Another, perhaps inevitable, answer is to ration health care more scrupulously. Already many hospital administrators are arguing that less money should be spent on highly specialized care -- patients with terminal conditions, babies born with multiple defects who are not expected to live long, elderly patients in need of organ transplants. "We have to let some babies die, some old people die," says Dr. John West, a trauma-care expert at the University of California at Irvine. "We have to look at the quality of life, and we have to look at the return on our health-care buck. You just can't keep everyone alive forever."

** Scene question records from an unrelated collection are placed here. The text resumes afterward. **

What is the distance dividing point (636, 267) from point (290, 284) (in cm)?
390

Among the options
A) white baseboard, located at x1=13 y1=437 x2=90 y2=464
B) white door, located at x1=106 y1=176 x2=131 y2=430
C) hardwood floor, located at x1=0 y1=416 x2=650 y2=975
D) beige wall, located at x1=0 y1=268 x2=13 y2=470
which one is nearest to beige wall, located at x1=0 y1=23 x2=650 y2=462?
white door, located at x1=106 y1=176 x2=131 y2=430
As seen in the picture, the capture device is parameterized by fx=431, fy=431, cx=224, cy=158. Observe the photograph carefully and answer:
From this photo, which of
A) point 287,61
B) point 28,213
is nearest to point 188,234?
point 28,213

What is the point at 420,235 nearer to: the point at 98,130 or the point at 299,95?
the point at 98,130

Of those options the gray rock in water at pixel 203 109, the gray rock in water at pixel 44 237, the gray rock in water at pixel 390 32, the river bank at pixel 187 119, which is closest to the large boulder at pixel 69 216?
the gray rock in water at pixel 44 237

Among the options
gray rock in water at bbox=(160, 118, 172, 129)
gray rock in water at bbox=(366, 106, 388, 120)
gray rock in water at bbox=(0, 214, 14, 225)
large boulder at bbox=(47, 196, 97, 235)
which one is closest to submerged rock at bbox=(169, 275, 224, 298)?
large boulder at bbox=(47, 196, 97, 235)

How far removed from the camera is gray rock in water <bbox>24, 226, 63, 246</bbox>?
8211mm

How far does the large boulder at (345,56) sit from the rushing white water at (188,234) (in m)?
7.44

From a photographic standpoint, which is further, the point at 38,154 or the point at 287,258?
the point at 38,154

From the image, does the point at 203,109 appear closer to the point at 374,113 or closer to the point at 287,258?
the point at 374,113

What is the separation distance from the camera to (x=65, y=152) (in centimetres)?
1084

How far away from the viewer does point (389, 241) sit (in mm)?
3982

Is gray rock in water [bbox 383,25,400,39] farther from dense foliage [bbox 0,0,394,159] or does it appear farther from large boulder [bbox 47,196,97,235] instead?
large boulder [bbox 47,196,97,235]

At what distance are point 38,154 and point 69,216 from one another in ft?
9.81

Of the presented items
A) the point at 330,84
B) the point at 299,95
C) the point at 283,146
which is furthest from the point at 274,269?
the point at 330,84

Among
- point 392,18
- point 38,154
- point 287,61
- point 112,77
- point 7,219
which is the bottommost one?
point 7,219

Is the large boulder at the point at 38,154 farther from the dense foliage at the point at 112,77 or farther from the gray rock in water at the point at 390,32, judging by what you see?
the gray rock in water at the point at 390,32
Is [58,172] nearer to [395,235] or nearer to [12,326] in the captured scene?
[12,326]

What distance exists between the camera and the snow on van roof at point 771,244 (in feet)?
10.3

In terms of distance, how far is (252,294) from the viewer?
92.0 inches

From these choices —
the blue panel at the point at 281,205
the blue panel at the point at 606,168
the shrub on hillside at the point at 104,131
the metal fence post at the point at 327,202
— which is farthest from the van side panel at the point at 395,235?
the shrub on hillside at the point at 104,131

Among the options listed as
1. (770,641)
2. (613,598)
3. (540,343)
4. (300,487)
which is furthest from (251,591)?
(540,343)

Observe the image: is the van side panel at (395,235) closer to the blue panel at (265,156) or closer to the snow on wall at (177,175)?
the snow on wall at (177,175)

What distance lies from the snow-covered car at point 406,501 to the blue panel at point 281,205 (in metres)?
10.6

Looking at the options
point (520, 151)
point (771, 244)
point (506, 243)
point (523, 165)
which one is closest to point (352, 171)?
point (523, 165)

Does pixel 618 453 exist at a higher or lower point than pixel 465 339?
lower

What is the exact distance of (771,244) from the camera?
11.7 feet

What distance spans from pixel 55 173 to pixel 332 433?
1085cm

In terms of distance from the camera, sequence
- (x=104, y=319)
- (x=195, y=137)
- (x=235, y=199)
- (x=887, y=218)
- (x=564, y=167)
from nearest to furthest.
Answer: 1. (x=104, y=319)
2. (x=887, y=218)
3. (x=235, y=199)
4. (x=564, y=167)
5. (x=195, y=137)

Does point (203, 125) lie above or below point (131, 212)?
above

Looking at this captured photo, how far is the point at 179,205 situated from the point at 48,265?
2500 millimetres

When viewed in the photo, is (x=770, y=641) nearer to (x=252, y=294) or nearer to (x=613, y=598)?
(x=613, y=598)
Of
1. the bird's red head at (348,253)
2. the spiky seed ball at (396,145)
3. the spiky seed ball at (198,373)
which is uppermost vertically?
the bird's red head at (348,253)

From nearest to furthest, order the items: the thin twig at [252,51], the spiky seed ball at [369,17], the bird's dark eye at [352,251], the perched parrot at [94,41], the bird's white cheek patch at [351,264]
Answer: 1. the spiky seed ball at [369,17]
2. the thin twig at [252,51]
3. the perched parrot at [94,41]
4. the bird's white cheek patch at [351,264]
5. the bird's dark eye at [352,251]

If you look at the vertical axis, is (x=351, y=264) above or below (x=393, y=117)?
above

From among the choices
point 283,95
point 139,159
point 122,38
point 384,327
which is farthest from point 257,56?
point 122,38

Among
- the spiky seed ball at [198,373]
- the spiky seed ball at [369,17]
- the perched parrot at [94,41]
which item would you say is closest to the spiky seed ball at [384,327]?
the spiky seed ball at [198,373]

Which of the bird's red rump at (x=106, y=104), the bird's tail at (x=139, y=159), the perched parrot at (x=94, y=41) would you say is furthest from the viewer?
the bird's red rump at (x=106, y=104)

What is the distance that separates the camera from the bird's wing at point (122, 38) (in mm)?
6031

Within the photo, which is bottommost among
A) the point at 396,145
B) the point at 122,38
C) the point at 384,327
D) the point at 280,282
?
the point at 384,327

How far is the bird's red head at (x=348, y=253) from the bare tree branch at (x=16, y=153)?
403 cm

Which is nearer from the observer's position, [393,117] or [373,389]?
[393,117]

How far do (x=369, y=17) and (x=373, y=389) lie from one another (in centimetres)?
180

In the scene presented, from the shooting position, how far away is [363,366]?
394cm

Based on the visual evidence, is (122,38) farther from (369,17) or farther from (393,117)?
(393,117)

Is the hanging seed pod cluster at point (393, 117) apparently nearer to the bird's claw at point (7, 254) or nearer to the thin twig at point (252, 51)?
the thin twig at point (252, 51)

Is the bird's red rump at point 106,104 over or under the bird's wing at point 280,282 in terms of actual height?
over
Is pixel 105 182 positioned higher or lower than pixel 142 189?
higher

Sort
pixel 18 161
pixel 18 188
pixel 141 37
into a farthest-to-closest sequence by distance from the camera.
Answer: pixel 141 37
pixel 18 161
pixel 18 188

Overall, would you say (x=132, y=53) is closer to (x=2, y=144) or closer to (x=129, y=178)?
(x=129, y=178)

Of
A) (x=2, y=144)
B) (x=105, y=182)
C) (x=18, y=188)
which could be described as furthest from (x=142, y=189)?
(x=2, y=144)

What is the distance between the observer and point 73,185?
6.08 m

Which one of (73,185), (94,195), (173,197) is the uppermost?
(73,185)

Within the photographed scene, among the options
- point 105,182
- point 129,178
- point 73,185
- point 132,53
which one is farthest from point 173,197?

But the decisions and solutions will not come easily or soon. AIDS will not | be cured tomorrow, nor will the population cease to age. Drugs will continue to kill, as will people who use them. When the doctors and nurses who devote themselves to saving lives on the edge are also asked to be baby-sitters, bodyguards, street fighters and traffic cops, the burnout rate will only increase. And the last thing that a grievously wounded or ailing person needs to think about in a speeding ambulance is whether the hospital doors will be open when it arrives. Until the emergency room is made safe for emergencies, no one will be safe.